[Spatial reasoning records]
┌────────

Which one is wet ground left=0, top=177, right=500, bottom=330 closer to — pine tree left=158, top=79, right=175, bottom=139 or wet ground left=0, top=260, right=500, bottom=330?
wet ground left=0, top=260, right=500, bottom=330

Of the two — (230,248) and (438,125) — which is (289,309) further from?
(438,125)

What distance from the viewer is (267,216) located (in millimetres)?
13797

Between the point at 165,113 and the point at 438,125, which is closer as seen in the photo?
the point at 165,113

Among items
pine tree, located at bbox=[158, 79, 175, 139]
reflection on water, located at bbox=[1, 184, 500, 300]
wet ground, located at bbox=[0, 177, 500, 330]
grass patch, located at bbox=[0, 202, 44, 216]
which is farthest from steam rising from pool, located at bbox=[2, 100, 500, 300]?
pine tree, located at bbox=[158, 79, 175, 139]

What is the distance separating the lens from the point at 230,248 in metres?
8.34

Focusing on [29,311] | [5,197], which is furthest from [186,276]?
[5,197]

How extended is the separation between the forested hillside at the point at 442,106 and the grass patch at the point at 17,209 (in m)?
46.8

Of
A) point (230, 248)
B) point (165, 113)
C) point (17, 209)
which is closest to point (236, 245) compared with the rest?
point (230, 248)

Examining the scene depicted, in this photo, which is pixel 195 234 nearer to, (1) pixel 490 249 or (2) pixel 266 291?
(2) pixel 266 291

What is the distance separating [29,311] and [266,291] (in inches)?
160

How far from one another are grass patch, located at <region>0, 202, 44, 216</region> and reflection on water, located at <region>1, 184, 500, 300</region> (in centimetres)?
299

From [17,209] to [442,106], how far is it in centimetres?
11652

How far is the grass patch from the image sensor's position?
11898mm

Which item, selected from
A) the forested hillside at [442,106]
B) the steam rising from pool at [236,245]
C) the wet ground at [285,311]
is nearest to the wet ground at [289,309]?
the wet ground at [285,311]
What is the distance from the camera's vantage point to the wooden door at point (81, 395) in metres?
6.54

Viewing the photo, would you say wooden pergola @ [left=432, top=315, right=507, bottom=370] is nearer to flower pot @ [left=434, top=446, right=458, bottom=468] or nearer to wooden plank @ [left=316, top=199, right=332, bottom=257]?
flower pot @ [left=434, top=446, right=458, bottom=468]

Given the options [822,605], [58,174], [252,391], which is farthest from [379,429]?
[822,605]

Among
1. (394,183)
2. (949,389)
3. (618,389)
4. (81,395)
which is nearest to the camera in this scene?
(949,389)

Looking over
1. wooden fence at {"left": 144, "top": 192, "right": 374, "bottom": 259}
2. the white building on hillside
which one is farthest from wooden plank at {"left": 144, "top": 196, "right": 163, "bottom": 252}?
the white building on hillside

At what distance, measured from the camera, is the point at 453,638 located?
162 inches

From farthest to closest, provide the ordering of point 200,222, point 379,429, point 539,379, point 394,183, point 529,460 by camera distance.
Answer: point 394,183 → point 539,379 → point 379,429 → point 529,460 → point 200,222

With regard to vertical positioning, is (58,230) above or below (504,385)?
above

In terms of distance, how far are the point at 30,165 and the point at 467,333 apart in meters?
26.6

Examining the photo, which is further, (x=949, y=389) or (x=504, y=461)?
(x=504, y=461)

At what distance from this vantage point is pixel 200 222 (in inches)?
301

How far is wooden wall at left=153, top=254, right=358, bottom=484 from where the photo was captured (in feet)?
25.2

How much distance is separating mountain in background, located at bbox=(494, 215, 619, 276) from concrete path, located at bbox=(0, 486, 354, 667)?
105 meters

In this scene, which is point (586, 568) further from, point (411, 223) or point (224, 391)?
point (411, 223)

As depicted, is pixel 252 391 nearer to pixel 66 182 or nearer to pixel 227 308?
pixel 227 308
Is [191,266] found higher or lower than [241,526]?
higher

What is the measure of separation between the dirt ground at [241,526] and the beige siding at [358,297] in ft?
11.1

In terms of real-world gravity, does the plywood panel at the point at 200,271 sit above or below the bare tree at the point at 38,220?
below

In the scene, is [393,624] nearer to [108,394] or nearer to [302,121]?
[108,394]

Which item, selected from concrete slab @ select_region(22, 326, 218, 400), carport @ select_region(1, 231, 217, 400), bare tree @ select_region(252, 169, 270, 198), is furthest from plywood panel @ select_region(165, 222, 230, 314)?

└────────

EXERCISE OBJECTIVE: Copy each record from above without leaving any out.

RESPONSE:
Which one is wet ground left=0, top=177, right=500, bottom=330 closer to — pine tree left=158, top=79, right=175, bottom=139 or wet ground left=0, top=260, right=500, bottom=330?
wet ground left=0, top=260, right=500, bottom=330

Of the two — (230,248) and (438,125) — which is (289,309) further from?
(438,125)

What distance from the viewer is (267,216) located (in millimetres)?
13797

Between the point at 165,113 and the point at 438,125, which is closer as seen in the photo?
the point at 165,113

Among items
pine tree, located at bbox=[158, 79, 175, 139]
reflection on water, located at bbox=[1, 184, 500, 300]
wet ground, located at bbox=[0, 177, 500, 330]
grass patch, located at bbox=[0, 202, 44, 216]
which is farthest from steam rising from pool, located at bbox=[2, 100, 500, 300]?
pine tree, located at bbox=[158, 79, 175, 139]

What is the distance separating the lens from the point at 230,248 in metres?
8.34

Focusing on [29,311] | [5,197], which is furthest from [186,276]?
[5,197]

How extended is the separation between the forested hillside at the point at 442,106 and the grass patch at the point at 17,209 (in m)?
46.8

Of
A) point (230, 248)
B) point (165, 113)
C) point (17, 209)
which is closest to point (236, 245) compared with the rest?
point (230, 248)

Examining the scene depicted, in this photo, which is pixel 195 234 nearer to, (1) pixel 490 249 or (2) pixel 266 291?
(2) pixel 266 291

What is the distance separating [29,311] and [266,291] (in inches)?
160

How far from one another are grass patch, located at <region>0, 202, 44, 216</region> and reflection on water, located at <region>1, 184, 500, 300</region> (in centimetres)?
299

From [17,209] to [442,106], how far is it in centimetres?
11652

How far is the grass patch from the image sensor's position?
11898mm

Which item, selected from
A) the forested hillside at [442,106]
B) the steam rising from pool at [236,245]
C) the wet ground at [285,311]
is nearest to the wet ground at [289,309]?
the wet ground at [285,311]
What is the distance from the camera's vantage point to the wooden door at point (81, 395) in metres?
6.54

Viewing the photo, would you say wooden pergola @ [left=432, top=315, right=507, bottom=370] is nearer to flower pot @ [left=434, top=446, right=458, bottom=468] or nearer to wooden plank @ [left=316, top=199, right=332, bottom=257]?
flower pot @ [left=434, top=446, right=458, bottom=468]

Given the options [822,605], [58,174], [252,391], which is farthest from [379,429]?
[822,605]

Among
1. (394,183)
2. (949,389)
3. (618,389)
4. (81,395)
which is nearest to the camera in this scene?
(949,389)

Looking over
1. wooden fence at {"left": 144, "top": 192, "right": 374, "bottom": 259}
2. the white building on hillside
which one is farthest from wooden plank at {"left": 144, "top": 196, "right": 163, "bottom": 252}?
the white building on hillside

At what distance, measured from the camera, is the point at 453,638 located?
162 inches

From farthest to closest, provide the ordering of point 200,222, point 379,429, point 539,379, point 394,183, point 529,460 by camera distance.
Answer: point 394,183 → point 539,379 → point 379,429 → point 529,460 → point 200,222

With regard to vertical positioning, is (58,230) above or below (504,385)?
above

In terms of distance, how far are the point at 30,165 and the point at 467,333 apart in meters?
26.6

Examining the photo, which is further, (x=949, y=389) or (x=504, y=461)?
(x=504, y=461)

At what distance from this vantage point is pixel 200 222 (in inches)?
301

How far is wooden wall at left=153, top=254, right=358, bottom=484 from where the photo was captured (in feet)?
25.2

How much distance is separating mountain in background, located at bbox=(494, 215, 619, 276) from concrete path, located at bbox=(0, 486, 354, 667)?
105 meters

In this scene, which is point (586, 568) further from, point (411, 223) or point (224, 391)?
point (411, 223)

As depicted, is pixel 252 391 nearer to pixel 66 182 or nearer to pixel 227 308?
pixel 227 308
Is [191,266] found higher or lower than [241,526]?
higher

What is the measure of separation between the dirt ground at [241,526] and the beige siding at [358,297] in ft?
11.1

In terms of real-world gravity, does the plywood panel at the point at 200,271 sit above or below the bare tree at the point at 38,220?
below

In the scene, is [393,624] nearer to [108,394] or nearer to [302,121]?
[108,394]

Which item, selected from concrete slab @ select_region(22, 326, 218, 400), carport @ select_region(1, 231, 217, 400), bare tree @ select_region(252, 169, 270, 198), is furthest from plywood panel @ select_region(165, 222, 230, 314)?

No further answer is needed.